* [Work to be completed]: Carry on the text about the self-priming pumping device from the point where it ends.

* [Selected text]:
Self-priming pumping device for hydraulic circuits

The pumping device comprises a pump driven by a motor having a stator and a permanent-magnet rotor located between polar expansions and connected to an impeller. A liquid suction duct and a liquid delivery duct are connected to the pump to define a hydraulic circuit. A reciprocating vacuum pump, for creating a negative pressure at the suction duct of the pump, has a resilient cylindrical element connected to a rigid cylindrical box-like element and defines therewith a chamber. The chamber has inlet and outlet valves connected to the hydraulic circuit through a poppet valve, and an arm-like member connected to the resilient element. An opposite end of the arm-like member supports a magnet located between poles of the stator of the motor, whereby to cause movement of the arm-like member and the resilient element for circulating fluid through the chamber via the inlet and outlet valves for priming the pump upon actuating the poppet valve.

BACKGROUND OF THE INVENTION 
The present invention relates to a pumping device for hydraulic circuits. 
The pumping device can be used particularly but not exclusively in external 
filters for aquariums. 
It is known that external filters for aquariums are constituted by a casing 
that contains filtering material, which retains the products that are 
suspended in the water of the aquarium. 
In order to filter the water, it is circulated in a closed circuit, to 
which the filter is connected in series under a water head. 
The head required for water circulation is provided by a pump accommodated 
in the lid of the filter. 
In order to prime the pump for the first time or after an operation for 
cleaning or replacing the filtering material, it is necessary to fill the 
body of the filter with water, so that the impeller is completely 
submerged. 
This is not a particularly easy or quick operation and also entails the 
danger of accidentally spilling water. 
Filters provided with self-priming devices, which allow to perform this 
operation directly, have recently been marketed. 
Although these filters avoid the usual awkward operations for filling the 
body of the filter with water drawn, from basins or other makeshift 
containers, by suction through the filter-tank return tube, they 
nonetheless have some limitations. 
A first embodiment provides a filter with a prechamber. The filter impeller 
is located in the prechamber, that is provided with a spillway or overflow 
system.

Data on spatial positioning
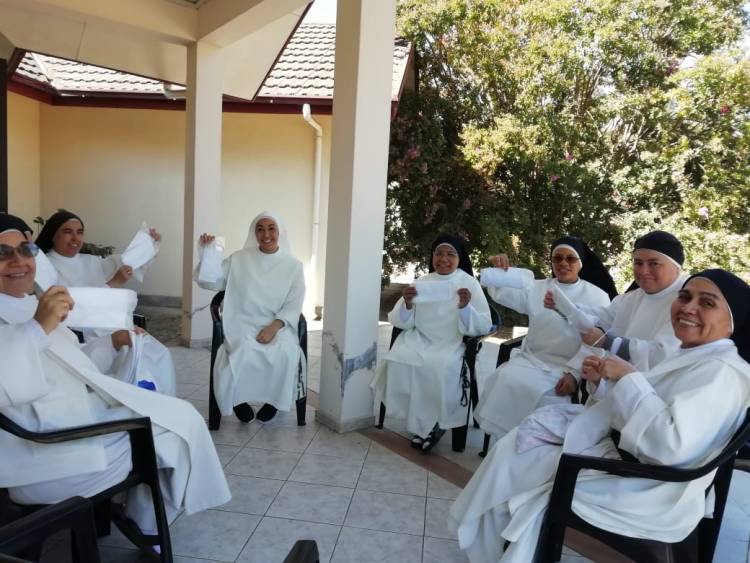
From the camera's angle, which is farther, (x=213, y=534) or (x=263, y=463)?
(x=263, y=463)

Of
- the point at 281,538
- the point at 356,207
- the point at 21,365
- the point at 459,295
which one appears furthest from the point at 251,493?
the point at 356,207

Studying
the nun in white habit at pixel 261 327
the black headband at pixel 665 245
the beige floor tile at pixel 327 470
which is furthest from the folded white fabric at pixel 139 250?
the black headband at pixel 665 245

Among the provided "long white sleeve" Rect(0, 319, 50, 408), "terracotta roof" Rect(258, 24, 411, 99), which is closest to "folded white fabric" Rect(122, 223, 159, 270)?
"long white sleeve" Rect(0, 319, 50, 408)

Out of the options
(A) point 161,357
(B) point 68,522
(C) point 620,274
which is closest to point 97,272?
(A) point 161,357

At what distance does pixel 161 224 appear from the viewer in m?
8.44

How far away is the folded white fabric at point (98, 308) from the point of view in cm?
219

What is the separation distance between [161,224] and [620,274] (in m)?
7.07

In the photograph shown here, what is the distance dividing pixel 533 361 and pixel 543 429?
130 cm

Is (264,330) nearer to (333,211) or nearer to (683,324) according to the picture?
(333,211)

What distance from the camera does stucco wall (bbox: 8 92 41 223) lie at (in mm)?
7836

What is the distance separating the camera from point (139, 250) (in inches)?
139

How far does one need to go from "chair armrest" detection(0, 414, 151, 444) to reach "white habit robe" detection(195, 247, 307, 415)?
65.9 inches

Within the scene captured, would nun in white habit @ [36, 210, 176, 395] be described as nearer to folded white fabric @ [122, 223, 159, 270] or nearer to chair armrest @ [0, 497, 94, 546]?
folded white fabric @ [122, 223, 159, 270]

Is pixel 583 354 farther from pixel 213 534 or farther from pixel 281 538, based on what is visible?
pixel 213 534
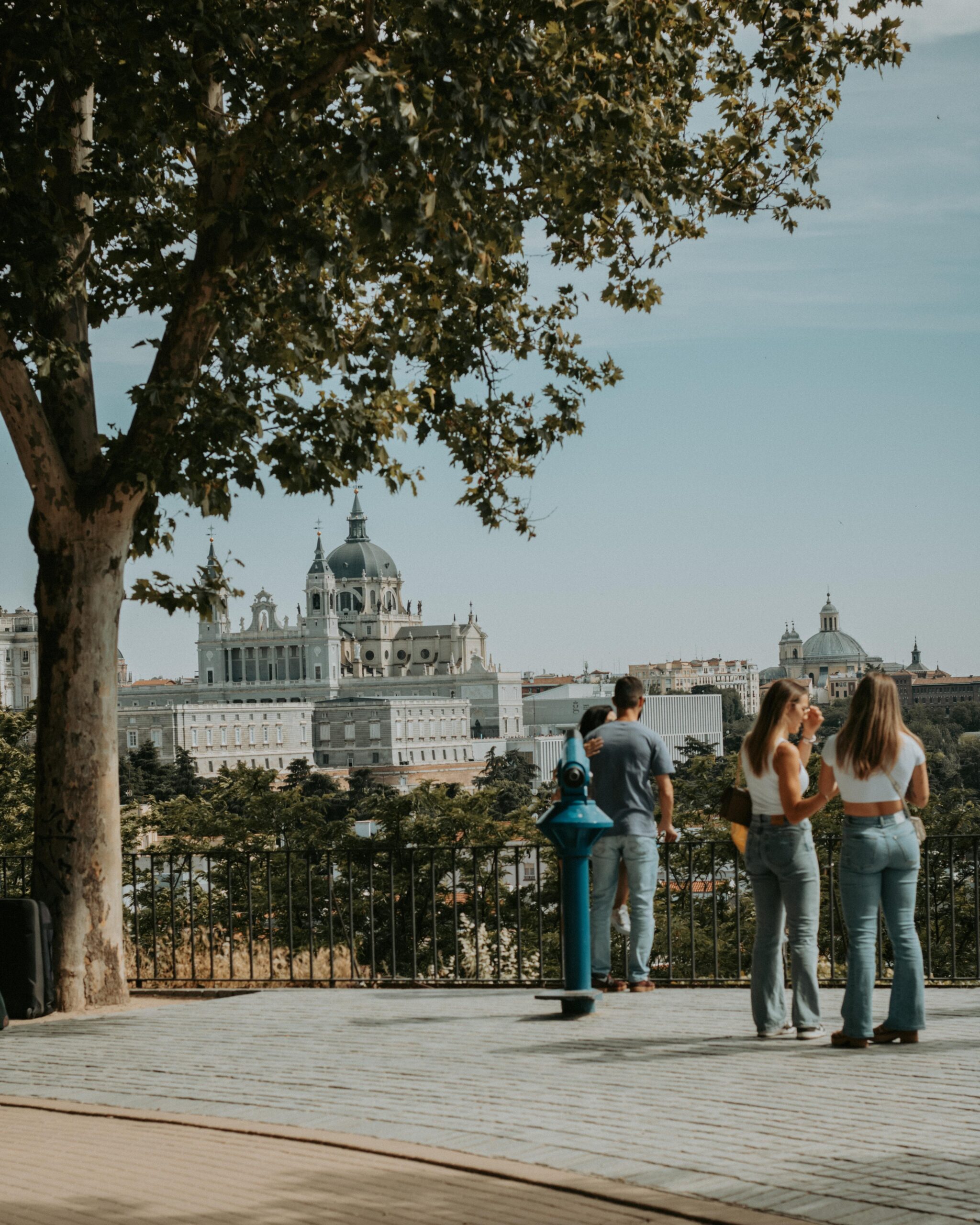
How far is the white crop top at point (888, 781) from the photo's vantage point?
6.63 m

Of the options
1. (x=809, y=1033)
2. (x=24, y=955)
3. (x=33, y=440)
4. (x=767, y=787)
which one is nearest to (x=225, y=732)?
(x=33, y=440)

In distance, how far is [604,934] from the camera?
862 centimetres

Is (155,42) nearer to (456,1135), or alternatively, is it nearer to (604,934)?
(604,934)

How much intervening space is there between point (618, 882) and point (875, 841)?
90.6 inches

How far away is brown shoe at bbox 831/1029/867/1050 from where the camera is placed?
679cm

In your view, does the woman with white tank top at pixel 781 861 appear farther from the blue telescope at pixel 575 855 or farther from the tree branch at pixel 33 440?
the tree branch at pixel 33 440

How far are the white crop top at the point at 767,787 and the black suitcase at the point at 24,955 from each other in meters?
4.68

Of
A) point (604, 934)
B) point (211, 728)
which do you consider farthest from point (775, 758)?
point (211, 728)

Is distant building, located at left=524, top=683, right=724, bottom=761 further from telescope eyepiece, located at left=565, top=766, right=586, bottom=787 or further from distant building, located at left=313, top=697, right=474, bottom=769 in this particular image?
telescope eyepiece, located at left=565, top=766, right=586, bottom=787

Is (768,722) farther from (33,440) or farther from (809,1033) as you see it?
(33,440)

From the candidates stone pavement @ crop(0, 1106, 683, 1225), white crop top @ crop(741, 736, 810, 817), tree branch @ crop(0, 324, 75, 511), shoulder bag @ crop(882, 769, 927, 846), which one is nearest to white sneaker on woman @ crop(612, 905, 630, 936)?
white crop top @ crop(741, 736, 810, 817)

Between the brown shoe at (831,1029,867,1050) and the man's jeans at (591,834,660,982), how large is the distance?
6.00 feet

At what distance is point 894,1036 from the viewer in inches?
271

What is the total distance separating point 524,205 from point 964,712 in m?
84.1
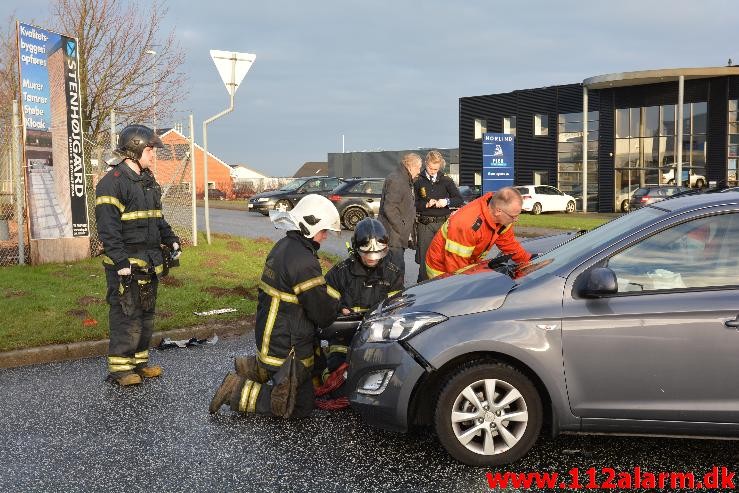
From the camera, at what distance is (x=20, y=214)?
1116 centimetres

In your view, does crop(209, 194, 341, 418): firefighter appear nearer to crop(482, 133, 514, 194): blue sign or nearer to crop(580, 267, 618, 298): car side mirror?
crop(580, 267, 618, 298): car side mirror

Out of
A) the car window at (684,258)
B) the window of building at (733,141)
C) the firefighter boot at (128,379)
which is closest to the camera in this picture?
the car window at (684,258)

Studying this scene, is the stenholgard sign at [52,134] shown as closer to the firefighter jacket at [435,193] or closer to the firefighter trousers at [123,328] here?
the firefighter trousers at [123,328]

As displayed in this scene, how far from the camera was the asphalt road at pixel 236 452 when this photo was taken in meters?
4.00

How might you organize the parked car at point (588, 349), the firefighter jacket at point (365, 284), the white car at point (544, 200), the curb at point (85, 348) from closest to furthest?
the parked car at point (588, 349) < the firefighter jacket at point (365, 284) < the curb at point (85, 348) < the white car at point (544, 200)

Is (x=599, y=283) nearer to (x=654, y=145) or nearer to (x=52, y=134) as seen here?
(x=52, y=134)

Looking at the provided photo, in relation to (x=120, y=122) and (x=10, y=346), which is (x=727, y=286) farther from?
(x=120, y=122)

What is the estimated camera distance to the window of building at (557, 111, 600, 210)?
41250 mm

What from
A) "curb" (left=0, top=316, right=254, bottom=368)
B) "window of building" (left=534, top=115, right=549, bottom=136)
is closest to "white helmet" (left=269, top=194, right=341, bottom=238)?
"curb" (left=0, top=316, right=254, bottom=368)

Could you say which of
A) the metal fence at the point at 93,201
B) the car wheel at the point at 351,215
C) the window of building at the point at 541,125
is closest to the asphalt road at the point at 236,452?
the metal fence at the point at 93,201

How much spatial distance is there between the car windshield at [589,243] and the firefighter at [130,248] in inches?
124

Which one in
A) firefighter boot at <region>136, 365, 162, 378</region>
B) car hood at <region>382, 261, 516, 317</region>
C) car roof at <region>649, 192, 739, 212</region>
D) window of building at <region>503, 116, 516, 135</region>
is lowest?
firefighter boot at <region>136, 365, 162, 378</region>

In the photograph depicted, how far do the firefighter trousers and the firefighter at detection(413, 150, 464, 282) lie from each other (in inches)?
126

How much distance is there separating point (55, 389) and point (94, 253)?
23.3 ft
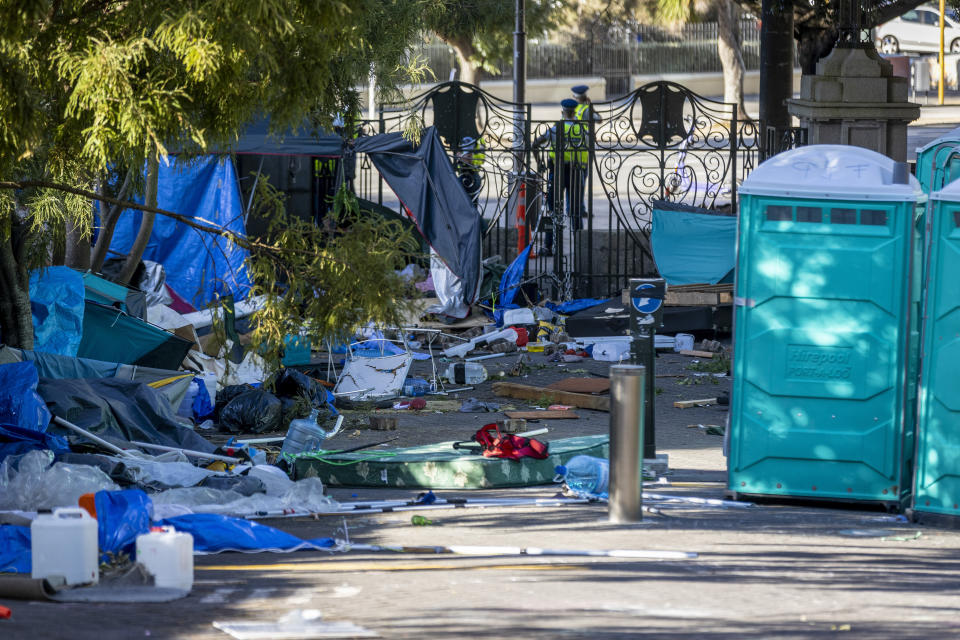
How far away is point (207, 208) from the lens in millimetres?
15359

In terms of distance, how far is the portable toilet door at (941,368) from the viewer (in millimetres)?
6480

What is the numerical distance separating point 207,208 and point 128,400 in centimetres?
676

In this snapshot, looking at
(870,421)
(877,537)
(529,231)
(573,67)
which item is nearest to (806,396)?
(870,421)

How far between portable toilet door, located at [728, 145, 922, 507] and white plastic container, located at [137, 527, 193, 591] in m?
3.20

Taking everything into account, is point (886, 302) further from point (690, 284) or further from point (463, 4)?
point (463, 4)

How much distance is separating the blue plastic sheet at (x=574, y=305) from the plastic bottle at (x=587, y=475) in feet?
25.1

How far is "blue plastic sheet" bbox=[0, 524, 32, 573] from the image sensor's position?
222 inches

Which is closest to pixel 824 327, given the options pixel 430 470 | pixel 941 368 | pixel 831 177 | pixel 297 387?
pixel 941 368

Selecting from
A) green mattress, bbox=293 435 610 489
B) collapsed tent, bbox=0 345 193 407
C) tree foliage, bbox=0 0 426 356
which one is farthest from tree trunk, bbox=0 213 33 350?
green mattress, bbox=293 435 610 489

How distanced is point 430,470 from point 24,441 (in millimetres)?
2501

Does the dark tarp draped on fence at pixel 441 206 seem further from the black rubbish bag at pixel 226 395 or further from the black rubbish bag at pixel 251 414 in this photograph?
the black rubbish bag at pixel 251 414

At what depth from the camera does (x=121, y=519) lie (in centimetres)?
588

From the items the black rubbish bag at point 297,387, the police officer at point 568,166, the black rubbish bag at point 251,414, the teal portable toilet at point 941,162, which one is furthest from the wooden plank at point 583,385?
the police officer at point 568,166

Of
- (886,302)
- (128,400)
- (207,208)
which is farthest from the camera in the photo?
(207,208)
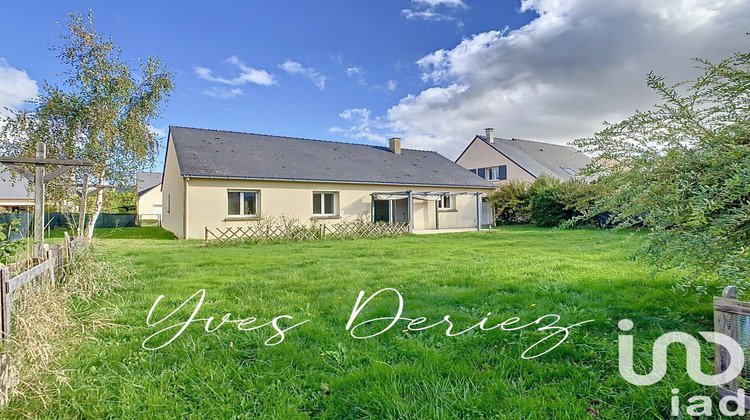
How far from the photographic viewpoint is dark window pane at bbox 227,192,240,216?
15.8m

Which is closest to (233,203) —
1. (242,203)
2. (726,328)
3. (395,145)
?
(242,203)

* [Result of this task]:
The prechamber is filled by the user at pump startup with a cup of water, 
so as to completely submerge the impeller, which can thus be actuated and 
can produce a negative pressure inside the filter, whereby to draw water 
from the aquarium tank into the filter. 
The main limitation of this device is that after the first stages of the 
operation of the pump, the level of the water in the prechamber decreases, 
so that the impeller operates while it is only partially submerged and 
achieves full-section flow in the aquarium-filter tube only after a few 
minutes. 
For this reason, the operation of the pump is highly irregular during the 
first 10-15 minutes; in particular, there is a high noise level caused by 
the entrainment of air inside the pump delivery duct. 
A second solution provides a filter that has, at the delivery tube, an 
auxiliary membrane pump (rubber pear-shaped bulb), which when compressed 
manually by the user allows to produce a negative pressure that causes 
part of the water contained in the aquarium to flow into the filter.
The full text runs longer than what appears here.